(Study material)
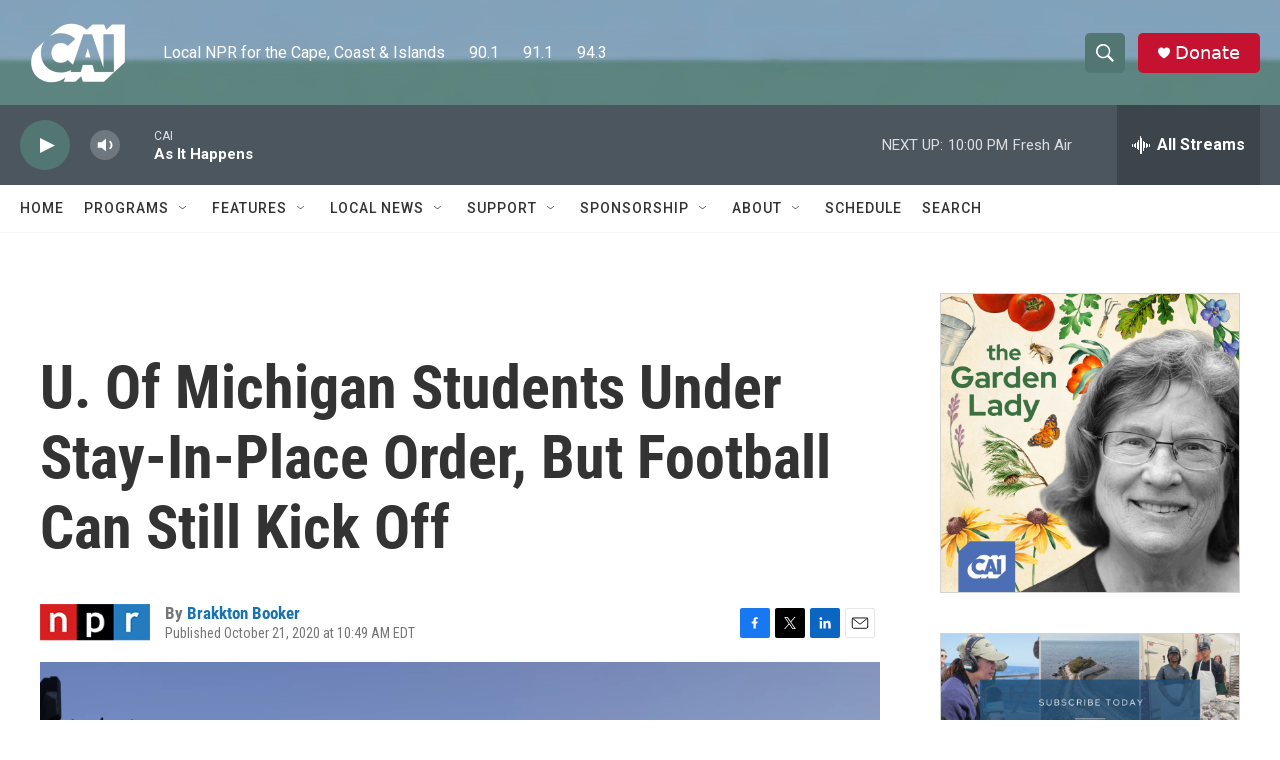

--- FILE ---
content_type: text/html; charset=utf-8
request_url: https://www.google.com/recaptcha/api2/aframe
body_size: 248
content:
<!DOCTYPE HTML><html><head><meta http-equiv="content-type" content="text/html; charset=UTF-8"></head><body><script nonce="9AqOWaWoSwChKt0A0WNdiA">/** Anti-fraud and anti-abuse applications only. See google.com/recaptcha */ try{var clients={'sodar':'https://pagead2.googlesyndication.com/pagead/sodar?'};window.addEventListener("message",function(a){try{if(a.source===window.parent){var b=JSON.parse(a.data);var c=clients[b['id']];if(c){var d=document.createElement('img');d.src=c+b['params']+'&rc='+(localStorage.getItem("rc::a")?sessionStorage.getItem("rc::b"):"");window.document.body.appendChild(d);sessionStorage.setItem("rc::e",parseInt(sessionStorage.getItem("rc::e")||0)+1);localStorage.setItem("rc::h",'1768529507566');}}}catch(b){}});window.parent.postMessage("_grecaptcha_ready", "*");}catch(b){}</script></body></html>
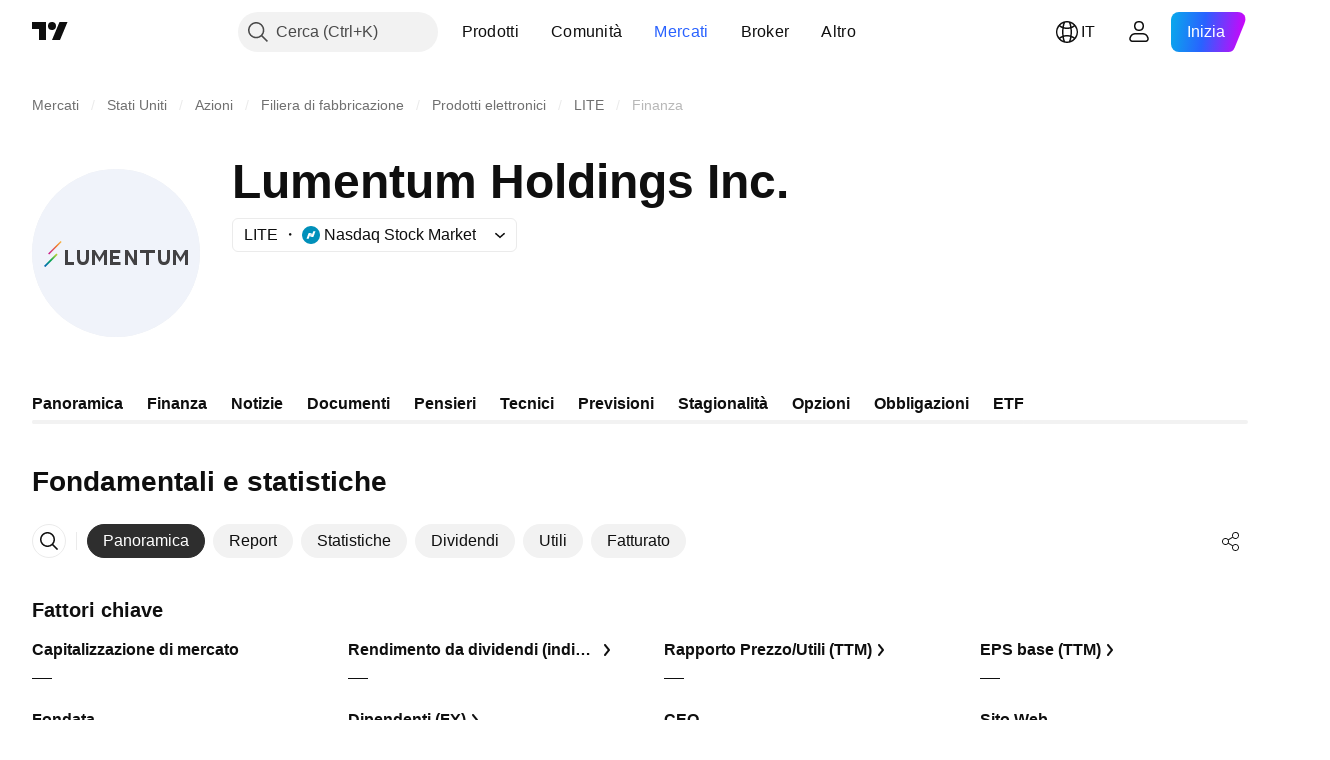

--- FILE ---
content_type: image/svg+xml
request_url: https://s3-symbol-logo.tradingview.com/lumentum-hldgs--big.svg
body_size: 408
content:
<!-- by TradingView --><svg width="56" height="56" xmlns="http://www.w3.org/2000/svg"><path fill="#F0F3FA" d="M0 0h56v56H0z"/><path d="M11 27h1v4h2v1h-3v-5zM15 27h1v2.5c0 .902.243 1.5 1 1.5.746 0 1-.609 1-1.5V27h1v2.5c0 1.5-.5 2.5-2 2.5s-2-1-2-2.5V27zM20 27h1l1.5 2.5L24 27h1v5h-1v-3.5L22.5 31 21 28.5V32h-1v-5zM47 27h1l1.5 2.5L51 27h1v5h-1v-3.5L49.5 31 48 28.5V32h-1v-5zM26 27h3.448v1H27v1h2v1h-2v1h2.5v1H26v-5zM31 27h1l2 3.3V27h1v5h-1l-2-3.318V32h-1v-5zM38 28h-2v-1h5v1h-2v4h-1v-4zM42 27h1v2.5c0 .902.243 1.5 1 1.5.746 0 1-.609 1-1.5V27h1v2.5c0 1.5-.5 2.5-2 2.5s-2-1-2-2.5V27z" fill="#424143"/><path d="M4 32.331l4.16-4.17.388.387-4.17 4.16L4 32.331z" fill="url(#paint0_linear)"/><path d="M5.384 28.16L9.544 24l.32.31-4.17 4.17-.31-.32z" fill="url(#paint1_linear)"/><defs><linearGradient id="paint0_linear" x1="6.301" y1="34.191" x2="10.024" y2="30.469" gradientUnits="userSpaceOnUse"><stop stop-color="#066CB4"/><stop offset=".06" stop-color="#0672AD"/><stop offset=".185" stop-color="#027F9A"/><stop offset=".363" stop-color="#029576"/><stop offset=".5" stop-color="#08A64E"/><stop offset="1" stop-color="#B3D036"/></linearGradient><linearGradient id="paint1_linear" x1="7.717" y1="29.994" x2="11.41" y2="26.3" gradientUnits="userSpaceOnUse"><stop stop-color="#C91A88"/><stop offset=".098" stop-color="#CF2C7F"/><stop offset=".315" stop-color="#DB4C63"/><stop offset=".6" stop-color="#EE6C25"/><stop offset=".739" stop-color="#F1822C"/><stop offset="1" stop-color="#F8B142"/></linearGradient></defs></svg>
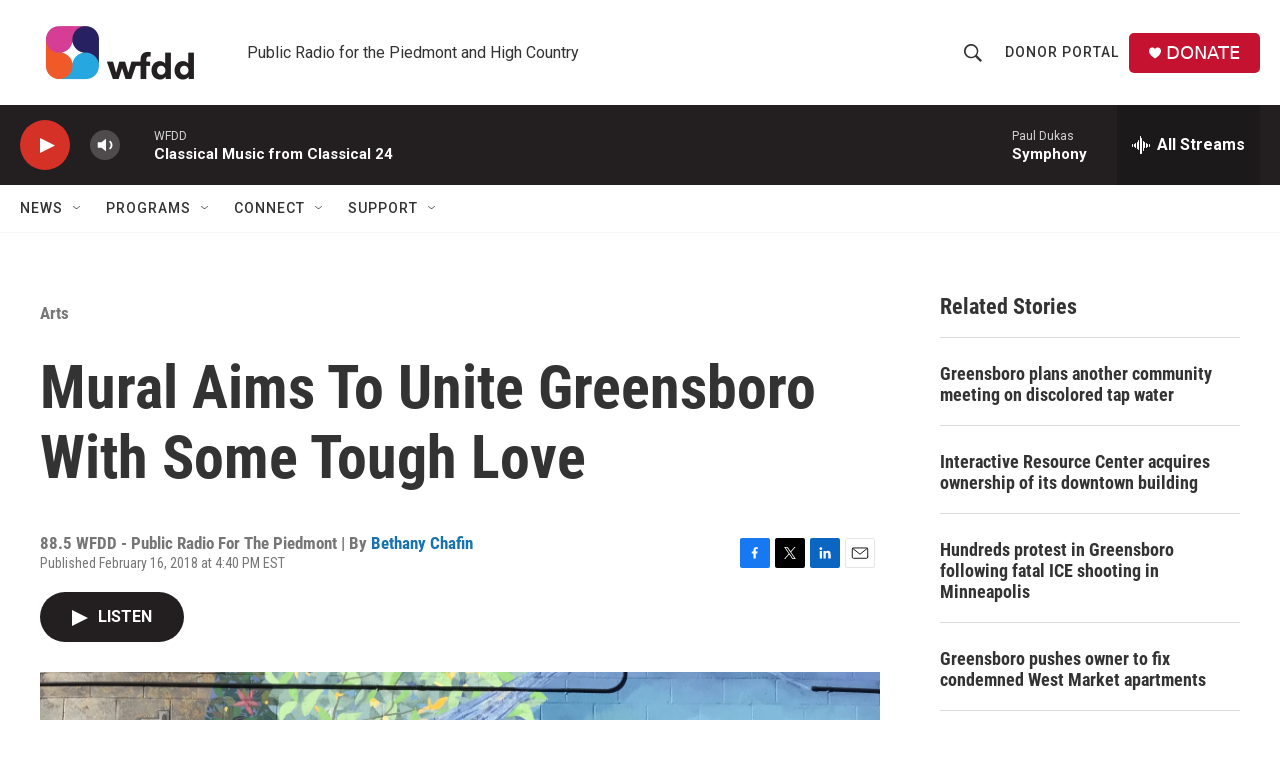

--- FILE ---
content_type: text/html; charset=utf-8
request_url: https://www.google.com/recaptcha/api2/aframe
body_size: 266
content:
<!DOCTYPE HTML><html><head><meta http-equiv="content-type" content="text/html; charset=UTF-8"></head><body><script nonce="LF5bQJtSplebvIyi-oOcMg">/** Anti-fraud and anti-abuse applications only. See google.com/recaptcha */ try{var clients={'sodar':'https://pagead2.googlesyndication.com/pagead/sodar?'};window.addEventListener("message",function(a){try{if(a.source===window.parent){var b=JSON.parse(a.data);var c=clients[b['id']];if(c){var d=document.createElement('img');d.src=c+b['params']+'&rc='+(localStorage.getItem("rc::a")?sessionStorage.getItem("rc::b"):"");window.document.body.appendChild(d);sessionStorage.setItem("rc::e",parseInt(sessionStorage.getItem("rc::e")||0)+1);localStorage.setItem("rc::h",'1769319289733');}}}catch(b){}});window.parent.postMessage("_grecaptcha_ready", "*");}catch(b){}</script></body></html>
(End Study material)
# [Directions]
Give all the records again, exactly, without images.

# [Response box]
--- FILE ---
content_type: text/html; charset=utf-8
request_url: https://www.google.com/recaptcha/api2/aframe
body_size: 248
content:
<!DOCTYPE HTML><html><head><meta http-equiv="content-type" content="text/html; charset=UTF-8"></head><body><script nonce="9AqOWaWoSwChKt0A0WNdiA">/** Anti-fraud and anti-abuse applications only. See google.com/recaptcha */ try{var clients={'sodar':'https://pagead2.googlesyndication.com/pagead/sodar?'};window.addEventListener("message",function(a){try{if(a.source===window.parent){var b=JSON.parse(a.data);var c=clients[b['id']];if(c){var d=document.createElement('img');d.src=c+b['params']+'&rc='+(localStorage.getItem("rc::a")?sessionStorage.getItem("rc::b"):"");window.document.body.appendChild(d);sessionStorage.setItem("rc::e",parseInt(sessionStorage.getItem("rc::e")||0)+1);localStorage.setItem("rc::h",'1768529507566');}}}catch(b){}});window.parent.postMessage("_grecaptcha_ready", "*");}catch(b){}</script></body></html>

--- FILE ---
content_type: image/svg+xml
request_url: https://s3-symbol-logo.tradingview.com/lumentum-hldgs--big.svg
body_size: 408
content:
<!-- by TradingView --><svg width="56" height="56" xmlns="http://www.w3.org/2000/svg"><path fill="#F0F3FA" d="M0 0h56v56H0z"/><path d="M11 27h1v4h2v1h-3v-5zM15 27h1v2.5c0 .902.243 1.5 1 1.5.746 0 1-.609 1-1.5V27h1v2.5c0 1.5-.5 2.5-2 2.5s-2-1-2-2.5V27zM20 27h1l1.5 2.5L24 27h1v5h-1v-3.5L22.5 31 21 28.5V32h-1v-5zM47 27h1l1.5 2.5L51 27h1v5h-1v-3.5L49.5 31 48 28.5V32h-1v-5zM26 27h3.448v1H27v1h2v1h-2v1h2.5v1H26v-5zM31 27h1l2 3.3V27h1v5h-1l-2-3.318V32h-1v-5zM38 28h-2v-1h5v1h-2v4h-1v-4zM42 27h1v2.5c0 .902.243 1.5 1 1.5.746 0 1-.609 1-1.5V27h1v2.5c0 1.5-.5 2.5-2 2.5s-2-1-2-2.5V27z" fill="#424143"/><path d="M4 32.331l4.16-4.17.388.387-4.17 4.16L4 32.331z" fill="url(#paint0_linear)"/><path d="M5.384 28.16L9.544 24l.32.31-4.17 4.17-.31-.32z" fill="url(#paint1_linear)"/><defs><linearGradient id="paint0_linear" x1="6.301" y1="34.191" x2="10.024" y2="30.469" gradientUnits="userSpaceOnUse"><stop stop-color="#066CB4"/><stop offset=".06" stop-color="#0672AD"/><stop offset=".185" stop-color="#027F9A"/><stop offset=".363" stop-color="#029576"/><stop offset=".5" stop-color="#08A64E"/><stop offset="1" stop-color="#B3D036"/></linearGradient><linearGradient id="paint1_linear" x1="7.717" y1="29.994" x2="11.41" y2="26.3" gradientUnits="userSpaceOnUse"><stop stop-color="#C91A88"/><stop offset=".098" stop-color="#CF2C7F"/><stop offset=".315" stop-color="#DB4C63"/><stop offset=".6" stop-color="#EE6C25"/><stop offset=".739" stop-color="#F1822C"/><stop offset="1" stop-color="#F8B142"/></linearGradient></defs></svg>

--- FILE ---
content_type: text/html; charset=utf-8
request_url: https://www.google.com/recaptcha/api2/aframe
body_size: 266
content:
<!DOCTYPE HTML><html><head><meta http-equiv="content-type" content="text/html; charset=UTF-8"></head><body><script nonce="LF5bQJtSplebvIyi-oOcMg">/** Anti-fraud and anti-abuse applications only. See google.com/recaptcha */ try{var clients={'sodar':'https://pagead2.googlesyndication.com/pagead/sodar?'};window.addEventListener("message",function(a){try{if(a.source===window.parent){var b=JSON.parse(a.data);var c=clients[b['id']];if(c){var d=document.createElement('img');d.src=c+b['params']+'&rc='+(localStorage.getItem("rc::a")?sessionStorage.getItem("rc::b"):"");window.document.body.appendChild(d);sessionStorage.setItem("rc::e",parseInt(sessionStorage.getItem("rc::e")||0)+1);localStorage.setItem("rc::h",'1769319289733');}}}catch(b){}});window.parent.postMessage("_grecaptcha_ready", "*");}catch(b){}</script></body></html>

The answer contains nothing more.